## Records to process
^^^^

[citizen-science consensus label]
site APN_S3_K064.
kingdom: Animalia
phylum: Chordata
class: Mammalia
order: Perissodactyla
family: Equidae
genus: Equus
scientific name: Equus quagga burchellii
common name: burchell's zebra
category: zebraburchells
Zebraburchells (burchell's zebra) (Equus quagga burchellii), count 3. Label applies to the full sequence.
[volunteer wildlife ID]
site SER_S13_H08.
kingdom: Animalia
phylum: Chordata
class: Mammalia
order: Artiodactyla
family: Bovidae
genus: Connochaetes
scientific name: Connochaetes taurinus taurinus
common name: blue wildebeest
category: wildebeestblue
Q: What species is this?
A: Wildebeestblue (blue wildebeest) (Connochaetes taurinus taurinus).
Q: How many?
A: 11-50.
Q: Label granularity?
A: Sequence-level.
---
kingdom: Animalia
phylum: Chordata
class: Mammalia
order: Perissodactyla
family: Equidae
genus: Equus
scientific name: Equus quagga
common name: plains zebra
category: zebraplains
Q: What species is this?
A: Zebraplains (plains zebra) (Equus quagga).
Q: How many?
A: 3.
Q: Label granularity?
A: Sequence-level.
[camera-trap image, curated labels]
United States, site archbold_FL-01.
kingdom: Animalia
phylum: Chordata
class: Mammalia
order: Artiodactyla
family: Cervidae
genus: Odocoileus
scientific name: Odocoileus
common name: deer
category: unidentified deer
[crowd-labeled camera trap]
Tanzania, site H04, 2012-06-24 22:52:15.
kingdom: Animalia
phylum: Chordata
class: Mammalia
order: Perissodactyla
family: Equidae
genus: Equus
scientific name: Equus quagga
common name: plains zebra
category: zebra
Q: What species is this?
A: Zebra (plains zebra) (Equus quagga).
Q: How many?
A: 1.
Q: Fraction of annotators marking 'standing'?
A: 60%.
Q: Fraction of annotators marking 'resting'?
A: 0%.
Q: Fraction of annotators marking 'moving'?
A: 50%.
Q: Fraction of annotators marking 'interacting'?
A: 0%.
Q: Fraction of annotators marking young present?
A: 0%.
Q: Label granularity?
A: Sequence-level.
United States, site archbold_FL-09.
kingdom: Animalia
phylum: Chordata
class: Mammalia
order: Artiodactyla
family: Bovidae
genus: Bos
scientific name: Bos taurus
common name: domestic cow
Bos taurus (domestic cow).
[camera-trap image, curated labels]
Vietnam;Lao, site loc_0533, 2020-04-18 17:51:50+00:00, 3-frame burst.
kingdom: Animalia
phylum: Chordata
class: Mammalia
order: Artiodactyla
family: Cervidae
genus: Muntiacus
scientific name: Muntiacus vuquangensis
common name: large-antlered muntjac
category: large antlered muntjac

^^^^

## Exercise goal
Exact repetition of every entry in the data is required.

## Written response
[citizen-science consensus label]
site APN_S3_K064.
kingdom: Animalia
phylum: Chordata
class: Mammalia
order: Perissodactyla
family: Equidae
genus: Equus
scientific name: Equus quagga burchellii
common name: burchell's zebra
category: zebraburchells
Zebraburchells (burchell's zebra) (Equus quagga burchellii), count 3. Label applies to the full sequence.
[volunteer wildlife ID]
site SER_S13_H08.
kingdom: Animalia
phylum: Chordata
class: Mammalia
order: Artiodactyla
family: Bovidae
genus: Connochaetes
scientific name: Connochaetes taurinus taurinus
common name: blue wildebeest
category: wildebeestblue
Q: What species is this?
A: Wildebeestblue (blue wildebeest) (Connochaetes taurinus taurinus).
Q: How many?
A: 11-50.
Q: Label granularity?
A: Sequence-level.
---
kingdom: Animalia
phylum: Chordata
class: Mammalia
order: Perissodactyla
family: Equidae
genus: Equus
scientific name: Equus quagga
common name: plains zebra
category: zebraplains
Q: What species is this?
A: Zebraplains (plains zebra) (Equus quagga).
Q: How many?
A: 3.
Q: Label granularity?
A: Sequence-level.
[camera-trap image, curated labels]
United States, site archbold_FL-01.
kingdom: Animalia
phylum: Chordata
class: Mammalia
order: Artiodactyla
family: Cervidae
genus: Odocoileus
scientific name: Odocoileus
common name: deer
category: unidentified deer
[crowd-labeled camera trap]
Tanzania, site H04, 2012-06-24 22:52:15.
kingdom: Animalia
phylum: Chordata
class: Mammalia
order: Perissodactyla
family: Equidae
genus: Equus
scientific name: Equus quagga
common name: plains zebra
category: zebra
Q: What species is this?
A: Zebra (plains zebra) (Equus quagga).
Q: How many?
A: 1.
Q: Fraction of annotators marking 'standing'?
A: 60%.
Q: Fraction of annotators marking 'resting'?
A: 0%.
Q: Fraction of annotators marking 'moving'?
A: 50%.
Q: Fraction of annotators marking 'interacting'?
A: 0%.
Q: Fraction of annotators marking young present?
A: 0%.
Q: Label granularity?
A: Sequence-level.
United States, site archbold_FL-09.
kingdom: Animalia
phylum: Chordata
class: Mammalia
order: Artiodactyla
family: Bovidae
genus: Bos
scientific name: Bos taurus
common name: domestic cow
Bos taurus (domestic cow).
[camera-trap image, curated labels]
Vietnam;Lao, site loc_0533, 2020-04-18 17:51:50+00:00, 3-frame burst.
kingdom: Animalia
phylum: Chordata
class: Mammalia
order: Artiodactyla
family: Cervidae
genus: Muntiacus
scientific name: Muntiacus vuquangensis
common name: large-antlered muntjac
category: large antlered muntjac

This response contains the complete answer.